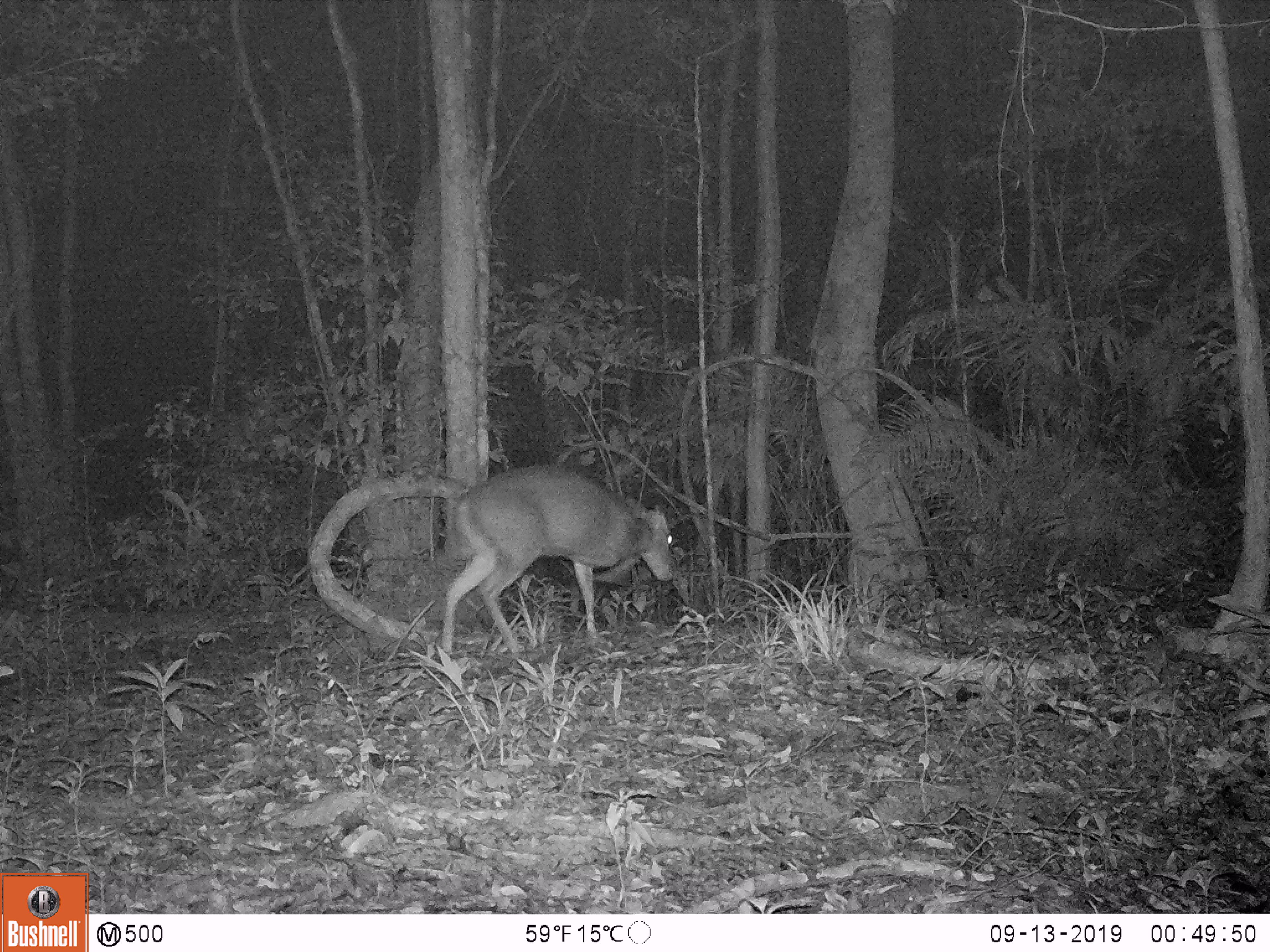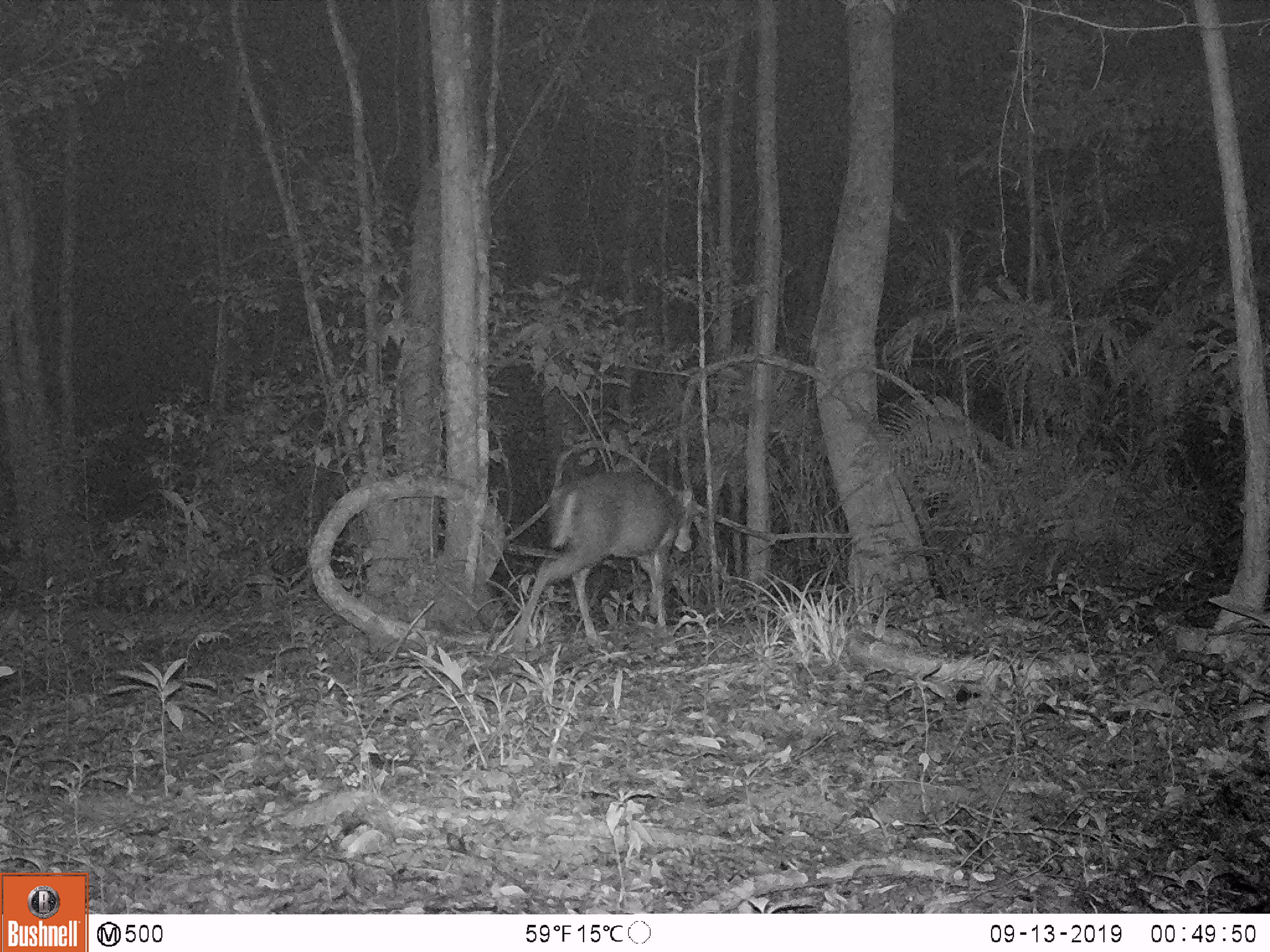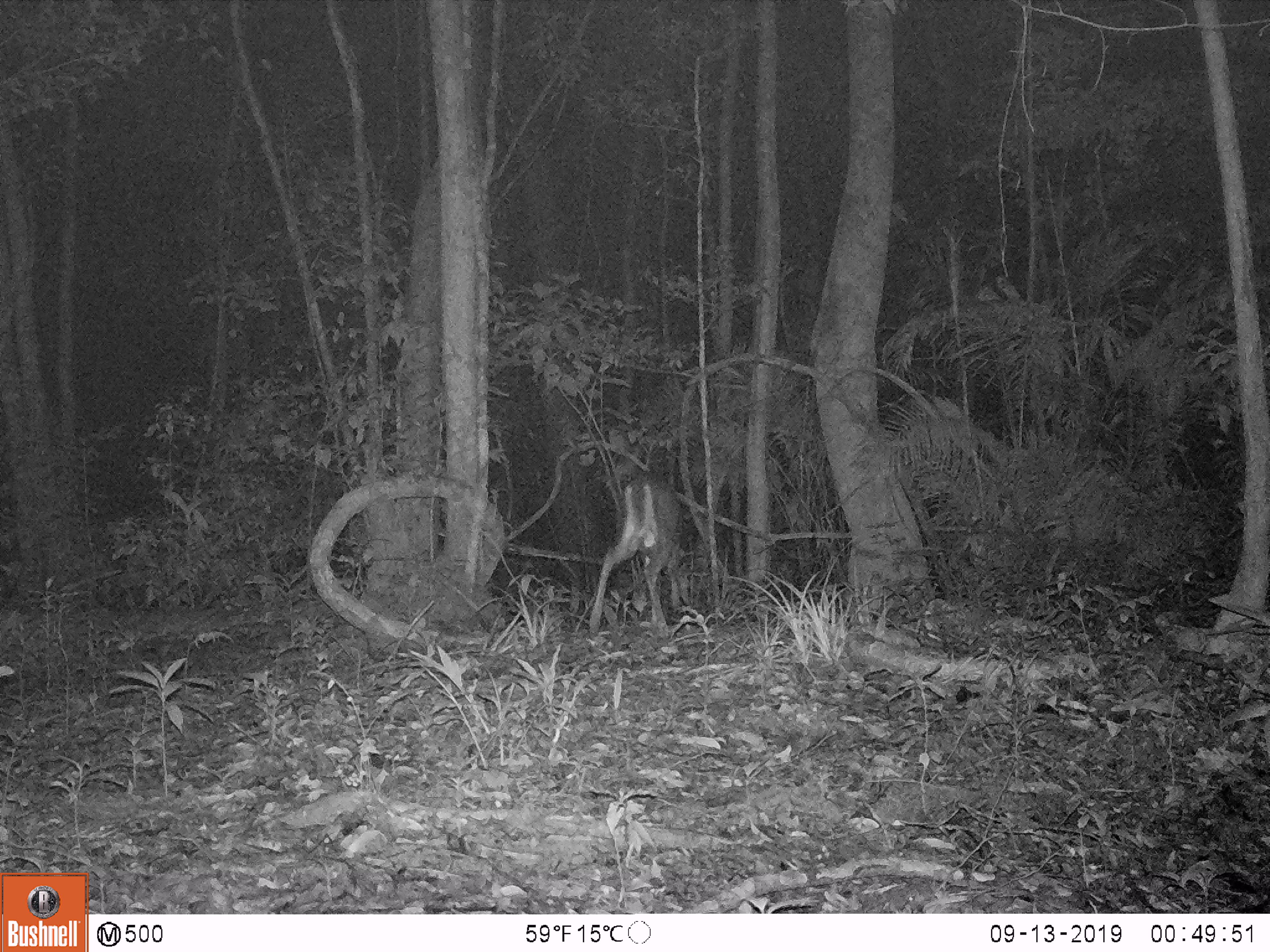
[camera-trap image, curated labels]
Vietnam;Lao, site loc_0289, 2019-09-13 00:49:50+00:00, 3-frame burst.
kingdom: Animalia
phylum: Chordata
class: Mammalia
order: Artiodactyla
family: Cervidae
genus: Muntiacus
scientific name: Muntiacus rooseveltorum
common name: roosevelt's muntjac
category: roosevelts muntjac group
Roosevelts muntjac group (roosevelt's muntjac) (Muntiacus rooseveltorum). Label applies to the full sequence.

================

▶ Exercise: Only the lines from the one bearing "scientific name: Muntiacus rooseveltorum" through the end of the entries above belong in the answer, each one exactly as given.

▶ Written answer:
scientific name: Muntiacus rooseveltorum
common name: roosevelt's muntjac
category: roosevelts muntjac group
Roosevelts muntjac group (roosevelt's muntjac) (Muntiacus rooseveltorum). Label applies to the full sequence.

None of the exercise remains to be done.